Spend to hit €7.6bn... and that's without the porn...According to new research, mobile content downloading is hot. Europeans can't get enough of it but we're a little unsure if we're going to be getting any more next year.
Over the course of the coming 12 months, the market for mobile content, excluding pornography, is set to treble to €7.6bn, a report from LogicaCMG has found, as an increasing number of global consumers lose their mobile download virginity.
Around one-fifth of mobile users worldwide have downloaded content via their phone to date - and that figure is expected to rise to 60 per cent in the next 12 months.

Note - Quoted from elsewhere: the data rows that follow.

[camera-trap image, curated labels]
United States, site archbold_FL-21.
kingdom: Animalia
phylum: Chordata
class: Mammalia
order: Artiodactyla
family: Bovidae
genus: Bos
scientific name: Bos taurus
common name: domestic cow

Europeans are currently mobile content's big spenders, splurging an average of €8.41 on mobile content per month, compared to the worldwide average of €6.32. However, consumers are split as to whether more pocket money will be siphoned off the operators' way - 40 per cent of those surveyed by LogicaCMG said they expected the average month's spend to rise in the next 12 months.
Ringtones, games and music are the favourite content types, with news and sports also gaining ground. A separate survey recently predicted such 'infotainment' will hit $4.5bn by the year 2007.
Despite predictions of consumers happily blowing their micro-payments on content, the spread of broadband still looms large on the mind of the market.
But as to whether it's going to be a help or a hindrance to the mobile world, opinions are split.
Broadband download speeds, for example, have contributed to consumers getting spoiled. According to Richard Horton, T-Mobile's VP of content services, eight per cent of UK consumers will abandon a transaction midway because they don't have the patience to see the download through.
"I don't think technology is the problem, I think people's expectations of technology are the problem," Horton said.
For consumers in areas with no broadband penetration, however, phones can open up new services.
Paul Gleeson, LogicaCMG COO, said: "Where you have an economy where DSL isn't very advanced... users could still download films over 3G" and then play them on a PC.
Mike Short, chairman of the Mobile Data Association, said he expected pricing models to change as a result of users becoming accustomed to broadband and all-you-can-eat data packages that go with it. "I think it will be reflected on pricing models going forward," he said.